Arguments have been made for and against the efficacy of the Contempt of Courts of Act. It is often argued that the Act is a shield for a section of the judiciary which may be ``corrupt''. Then should it be amended so that the omissions and commissions of a section of the judiciary would be questioned in public? Even this has inherent dangers. Such an amendment with the sole purpose of making the entire judiciary vulnerable to public criticism may do enormous disservice than serve the larger purpose of making its actions transparent.
Some time ago, the Supreme Court had recommended ``in-house'' procedure to deal with the allegations of misconduct or corruption against the judiciary. The procedure is cumbersome besides involving the entire Bar for taking up action against a member of the judiciary.
Soon after Prime Minister Atal Behari Vajpayee indicated in November that the government would evolve a code of conduct for the judiciary, the Supreme Court and high court judges adopted what they described as the ``restatement of values '' incorporating 15 point charter to guide the judges in their behaviour and conduct.
The charter itself deals with all the possible eventualities which may have the potential of bringing disrepute to the judiciary because of its actions or inactions. In addition, it also aims at strengthening the judicial character .

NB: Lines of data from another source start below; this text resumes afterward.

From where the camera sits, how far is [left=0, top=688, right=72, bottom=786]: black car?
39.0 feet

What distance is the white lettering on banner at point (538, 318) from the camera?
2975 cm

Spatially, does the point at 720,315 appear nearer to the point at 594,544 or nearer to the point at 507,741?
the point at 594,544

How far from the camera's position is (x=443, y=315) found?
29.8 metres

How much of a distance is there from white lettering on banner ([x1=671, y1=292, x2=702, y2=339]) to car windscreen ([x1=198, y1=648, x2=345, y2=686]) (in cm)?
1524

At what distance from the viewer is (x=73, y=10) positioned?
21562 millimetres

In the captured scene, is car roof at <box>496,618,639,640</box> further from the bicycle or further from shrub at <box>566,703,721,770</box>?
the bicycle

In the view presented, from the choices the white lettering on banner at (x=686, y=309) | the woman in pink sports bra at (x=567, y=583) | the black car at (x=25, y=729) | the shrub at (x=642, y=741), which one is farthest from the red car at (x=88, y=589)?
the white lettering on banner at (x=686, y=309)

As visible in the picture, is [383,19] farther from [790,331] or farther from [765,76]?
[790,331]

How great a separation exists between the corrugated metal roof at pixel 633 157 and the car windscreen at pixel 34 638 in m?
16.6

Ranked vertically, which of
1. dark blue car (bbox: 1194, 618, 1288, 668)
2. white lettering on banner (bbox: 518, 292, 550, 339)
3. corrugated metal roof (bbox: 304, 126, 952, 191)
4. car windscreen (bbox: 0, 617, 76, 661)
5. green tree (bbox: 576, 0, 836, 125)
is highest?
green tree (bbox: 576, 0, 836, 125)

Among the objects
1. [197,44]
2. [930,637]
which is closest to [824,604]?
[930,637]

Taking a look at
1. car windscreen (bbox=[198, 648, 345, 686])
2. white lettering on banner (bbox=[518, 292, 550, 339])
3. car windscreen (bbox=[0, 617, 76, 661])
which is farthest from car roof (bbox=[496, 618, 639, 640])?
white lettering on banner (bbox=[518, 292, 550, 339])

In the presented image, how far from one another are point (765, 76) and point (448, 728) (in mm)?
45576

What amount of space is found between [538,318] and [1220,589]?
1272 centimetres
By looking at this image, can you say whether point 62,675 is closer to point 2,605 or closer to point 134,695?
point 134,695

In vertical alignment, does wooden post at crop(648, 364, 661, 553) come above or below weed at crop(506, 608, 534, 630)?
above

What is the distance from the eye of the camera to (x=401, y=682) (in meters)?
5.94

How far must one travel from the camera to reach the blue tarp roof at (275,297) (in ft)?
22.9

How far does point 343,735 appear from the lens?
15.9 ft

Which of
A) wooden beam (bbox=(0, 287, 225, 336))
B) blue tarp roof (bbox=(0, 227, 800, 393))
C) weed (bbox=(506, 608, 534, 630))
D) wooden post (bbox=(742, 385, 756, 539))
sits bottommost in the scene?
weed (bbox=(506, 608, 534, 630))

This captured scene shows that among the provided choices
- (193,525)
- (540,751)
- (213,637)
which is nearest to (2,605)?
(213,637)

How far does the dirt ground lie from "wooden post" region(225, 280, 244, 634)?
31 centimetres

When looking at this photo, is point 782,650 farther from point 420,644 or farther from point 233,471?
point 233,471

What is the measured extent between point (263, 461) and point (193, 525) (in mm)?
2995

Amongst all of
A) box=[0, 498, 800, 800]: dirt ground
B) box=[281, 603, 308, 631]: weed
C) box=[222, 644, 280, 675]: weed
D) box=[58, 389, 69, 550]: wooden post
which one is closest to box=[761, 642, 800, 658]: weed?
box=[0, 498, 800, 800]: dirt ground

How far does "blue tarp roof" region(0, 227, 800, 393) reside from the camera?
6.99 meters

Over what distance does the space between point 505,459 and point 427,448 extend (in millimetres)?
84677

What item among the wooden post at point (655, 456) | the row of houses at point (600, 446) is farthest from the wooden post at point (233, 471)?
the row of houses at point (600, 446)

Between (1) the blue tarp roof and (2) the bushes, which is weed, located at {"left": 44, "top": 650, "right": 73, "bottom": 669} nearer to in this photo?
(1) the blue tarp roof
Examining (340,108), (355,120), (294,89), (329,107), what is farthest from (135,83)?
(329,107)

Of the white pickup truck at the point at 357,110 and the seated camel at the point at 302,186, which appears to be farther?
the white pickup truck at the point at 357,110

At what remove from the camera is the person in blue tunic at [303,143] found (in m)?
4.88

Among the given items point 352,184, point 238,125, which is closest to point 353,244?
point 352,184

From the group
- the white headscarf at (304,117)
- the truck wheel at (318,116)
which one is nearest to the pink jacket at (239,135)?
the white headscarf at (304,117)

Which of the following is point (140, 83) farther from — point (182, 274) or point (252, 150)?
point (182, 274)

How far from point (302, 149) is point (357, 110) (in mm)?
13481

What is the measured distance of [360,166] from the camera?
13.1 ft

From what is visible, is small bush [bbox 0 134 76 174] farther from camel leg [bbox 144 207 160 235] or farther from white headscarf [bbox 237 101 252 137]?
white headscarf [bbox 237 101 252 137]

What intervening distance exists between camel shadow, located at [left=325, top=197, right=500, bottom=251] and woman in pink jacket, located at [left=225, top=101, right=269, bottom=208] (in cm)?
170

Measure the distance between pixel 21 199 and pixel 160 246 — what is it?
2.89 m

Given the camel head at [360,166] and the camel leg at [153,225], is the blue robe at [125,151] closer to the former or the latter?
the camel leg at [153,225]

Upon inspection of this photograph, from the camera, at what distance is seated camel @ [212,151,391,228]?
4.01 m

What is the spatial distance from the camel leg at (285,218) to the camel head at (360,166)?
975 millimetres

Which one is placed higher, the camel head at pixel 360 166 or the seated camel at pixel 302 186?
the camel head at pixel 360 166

Be that as it may, Justice Anand is not wrong when he says that latent danger to the judiciary lies from within . The dignity and majesty of judiciary can only be upheld by itself. Its movement in those areas which is the domain of other wings of the state, its judgments which may be impossible to implement, and its practice of delivering justice but with enormous delay may cost a lot to the honourable existence of the judiciary.